With a glittery start to Frankfurt auto show, the Chinese and Taiwanese carmakers looking to make inroads in Europe the chance to step into the limelight was not to be missed.
Two years after becoming a surprise hit at the last IAA with an electric sedan concept car to rival Tesla’s Model S, Taiwanese upstart Thunder Power was back at Europe’s top industry showcase, which runs until September 24.
But this time there was no mistaking its ambitions.
Positioning itself a stone’s throw away from luxury brands Maserati and Ferrari, Thunder Power unveiled a second prototype, a high-end electric SUV with which it hopes to capture a slice of the booming 4×4 market.
“I’m not interested in gasoline cars. I want to build an electric car that is the best in the world,” said chief executive Wellen Sham.
The sedan is set for mass production in 2019, followed by the SUV a year later, he told AFP, adding that the firm already had a factory in China and planned to set up one in Spain.
Starting with Germany and Britain, Thunder Power eventually aims to sell 40,000 units a year in Europe, he said.
– European litmus test –
On the other side of the mammoth Frankfurt convention centre, fairgoers marvelled at the renaissance of storied German brand Borgward, which went under 50 years ago but was brought back to life in 2015 with the help of Chinese truck maker Beiqi Foton.
“We are coming to Europe this year,” said chief executive Ulrich Walker, adding that its limited-edition BX7 SUV, priced at around 45,000 euros ($53,000), will go on sale in Germany first before other models are launched across the continent.
Tapping into nostalgia for the brand’s heyday, Borgward also unveiled a sporty Isabella concept car inspired by a legendary 1950s coupe of the same name.
The reborn German-Chinese manufacturer, which is already producing cars in China, plans to increase its European footprint by building an assembly plant in Borgward’s original hometown of Bremen in northern Germany next year.
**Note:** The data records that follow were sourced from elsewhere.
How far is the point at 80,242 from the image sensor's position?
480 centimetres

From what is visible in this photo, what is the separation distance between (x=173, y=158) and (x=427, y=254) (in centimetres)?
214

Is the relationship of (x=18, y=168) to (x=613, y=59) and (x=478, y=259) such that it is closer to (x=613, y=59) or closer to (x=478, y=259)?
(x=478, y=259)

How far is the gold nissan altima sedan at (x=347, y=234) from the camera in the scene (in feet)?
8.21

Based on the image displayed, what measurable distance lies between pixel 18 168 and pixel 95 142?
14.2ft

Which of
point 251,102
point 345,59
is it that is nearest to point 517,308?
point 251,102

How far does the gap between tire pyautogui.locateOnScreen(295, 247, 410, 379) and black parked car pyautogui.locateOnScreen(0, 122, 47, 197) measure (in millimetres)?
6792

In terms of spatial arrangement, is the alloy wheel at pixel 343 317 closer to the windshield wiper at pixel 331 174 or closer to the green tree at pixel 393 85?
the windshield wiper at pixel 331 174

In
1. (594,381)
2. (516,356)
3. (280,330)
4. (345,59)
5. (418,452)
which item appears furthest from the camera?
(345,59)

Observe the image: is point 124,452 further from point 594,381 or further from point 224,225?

The plant will manufacture electric vehicles for European consumers, with production slated for 2019.
“Like the Japanese and South Koreans in the past, Chinese manufacturers want to show they can be successful in Europe, it’s a mark of quality, a test before expanding to other markets outside Europe,” said Walker.
Two other Chinese manufacturers, high-end WEY and the mass-market Chery, made their IAA debuts this year.
WEY, the newly created luxury label of Chinese carmaker Great Wall, showcased a range of compact 4x4s offering both petrol and hybrid drivetrains.
It also wowed with its XEV concept, a sleek crossover with futuristic-looking gullwing doors, but did not make any announcements about when it might land in Europe.
Chery showed off the Exeed Tx, an urban crossover designed for European tastes that it says will be made available with hybrid, plug-in hybrid and fully electric drivetrains.
“We have the firm intention to come to Europe, but it’s too early to disclose the details,” Chery CEO Anning Chen said, hinting only that “this product isn’t going to be the cheapest car on the market.”
– ‘No invasion’ –
Chinese carmakers’ more visible presence at this year’s IAA is not just for European consumption, said industry expert Laurent Petizon at consultancy AlixPartners.
Showing that they appeal to an international audience is also a way for the brands to increase their cachet back home in the world’s largest car market, he told AFP, pointing out that those jostling for attention at the IAA were not China’s biggest players.
“The goal is not to invade the European market, at least not for now,” he said.
But analyst Ferdinand Dudenhoeffer of Germany’s CAR research centre noted that Chinese manufacturers had worked hard in recent years to improve their chances of gaining a foothold in Europe’s competitive and mature car market.
“The design and quality are now at the level of those seen in general European manufacturers like Renault, Opel, Volkswagen,” he told AFP, calling the Chinese focus on offering electrified SUVs “a good strategy”.
Chery boss Chen for his part said he was “confident” of a European breakthrough.
“We are not just a Chinese automaker, we are a global automaker,” he said, brushing off concerns about the crowded European market.
“In China, we are not afraid of competition,” he said.